DIRECTIONS FOR THIS TASK: Quote the records word for word, beginning at the line that contains "Relative to [695,315]" and continuing through the last line of the records. Omit the pictures from your answer.

SOURCE MATERIAL:
┌──

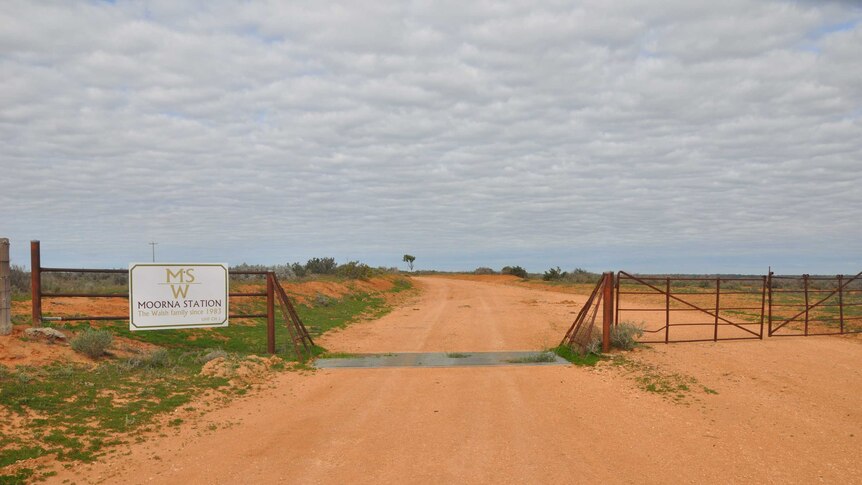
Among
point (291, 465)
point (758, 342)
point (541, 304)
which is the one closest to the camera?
point (291, 465)

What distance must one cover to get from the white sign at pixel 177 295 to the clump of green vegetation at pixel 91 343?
113 cm

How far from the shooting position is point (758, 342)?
53.3 ft

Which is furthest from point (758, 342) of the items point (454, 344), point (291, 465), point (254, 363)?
point (291, 465)

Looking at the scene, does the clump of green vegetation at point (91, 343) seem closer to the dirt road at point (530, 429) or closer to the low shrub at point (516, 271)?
the dirt road at point (530, 429)

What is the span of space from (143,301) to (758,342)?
14.9m

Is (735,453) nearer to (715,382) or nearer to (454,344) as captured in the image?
A: (715,382)

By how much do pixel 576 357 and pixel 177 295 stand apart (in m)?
8.62

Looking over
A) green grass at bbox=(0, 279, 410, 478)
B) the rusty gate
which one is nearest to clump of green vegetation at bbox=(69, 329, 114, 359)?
green grass at bbox=(0, 279, 410, 478)

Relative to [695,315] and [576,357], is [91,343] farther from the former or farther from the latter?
[695,315]

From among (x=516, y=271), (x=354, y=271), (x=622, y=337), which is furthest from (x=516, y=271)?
(x=622, y=337)

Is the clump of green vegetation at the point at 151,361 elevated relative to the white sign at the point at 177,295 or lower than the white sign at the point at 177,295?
lower

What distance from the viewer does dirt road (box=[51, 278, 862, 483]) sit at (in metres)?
6.41

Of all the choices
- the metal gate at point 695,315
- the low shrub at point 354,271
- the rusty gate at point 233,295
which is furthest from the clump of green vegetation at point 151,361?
the low shrub at point 354,271

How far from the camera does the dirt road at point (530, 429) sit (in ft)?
21.0
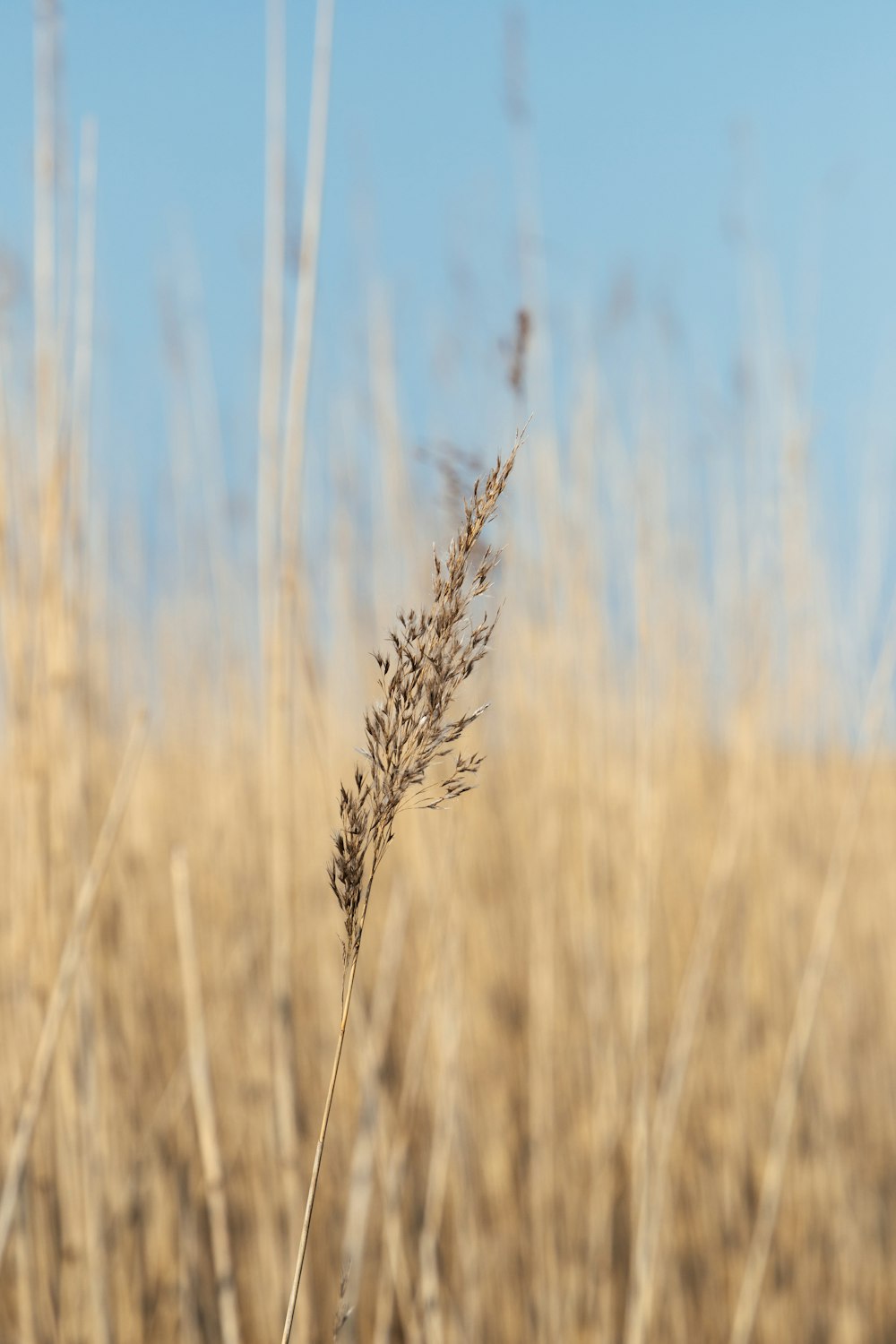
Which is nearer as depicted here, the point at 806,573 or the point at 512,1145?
the point at 512,1145

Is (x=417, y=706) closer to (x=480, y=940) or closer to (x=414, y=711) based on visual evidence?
(x=414, y=711)

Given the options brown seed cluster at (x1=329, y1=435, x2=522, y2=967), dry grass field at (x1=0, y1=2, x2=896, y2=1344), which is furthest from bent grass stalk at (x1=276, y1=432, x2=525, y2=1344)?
dry grass field at (x1=0, y1=2, x2=896, y2=1344)

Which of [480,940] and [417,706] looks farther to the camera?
[480,940]

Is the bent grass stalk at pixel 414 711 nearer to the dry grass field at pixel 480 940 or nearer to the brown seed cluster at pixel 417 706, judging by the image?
the brown seed cluster at pixel 417 706

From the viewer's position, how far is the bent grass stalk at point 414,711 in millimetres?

└──

SOLVED EXERCISE:
Relative to [695,315] and [576,357], is [91,343] farther from the former or farther from the latter?
[695,315]

From among (x=516, y=271), (x=354, y=271), (x=622, y=337), which is furthest from (x=516, y=271)?
(x=622, y=337)

Is the clump of green vegetation at the point at 151,361 elevated relative to the white sign at the point at 177,295 or lower than the white sign at the point at 177,295?
lower

What distance from the viewer does dirt road (box=[51, 278, 862, 483]) sit at (in metres)?
6.41

Of all the choices
- the metal gate at point 695,315
- the low shrub at point 354,271
- the rusty gate at point 233,295
which is furthest from the clump of green vegetation at point 151,361?
the low shrub at point 354,271

How far from the camera does the dirt road at point (530, 429) sit (in ft)?
21.0
Which is nearer as depicted here, the point at 806,573 or the point at 512,1145?
the point at 512,1145

Is (x=417, y=706) closer to (x=480, y=940) or closer to (x=414, y=711) based on visual evidence?
(x=414, y=711)

Given the options brown seed cluster at (x1=329, y1=435, x2=522, y2=967), dry grass field at (x1=0, y1=2, x2=896, y2=1344), which is furthest from bent grass stalk at (x1=276, y1=432, x2=525, y2=1344)?
dry grass field at (x1=0, y1=2, x2=896, y2=1344)

Which of [480,940] and [417,706] looks farther to the camera?
[480,940]

Is the bent grass stalk at pixel 414 711 nearer to the dry grass field at pixel 480 940 or nearer to the brown seed cluster at pixel 417 706, judging by the image?
the brown seed cluster at pixel 417 706

From the viewer's position, how far is the bent grass stalk at point 414,711 in millimetres?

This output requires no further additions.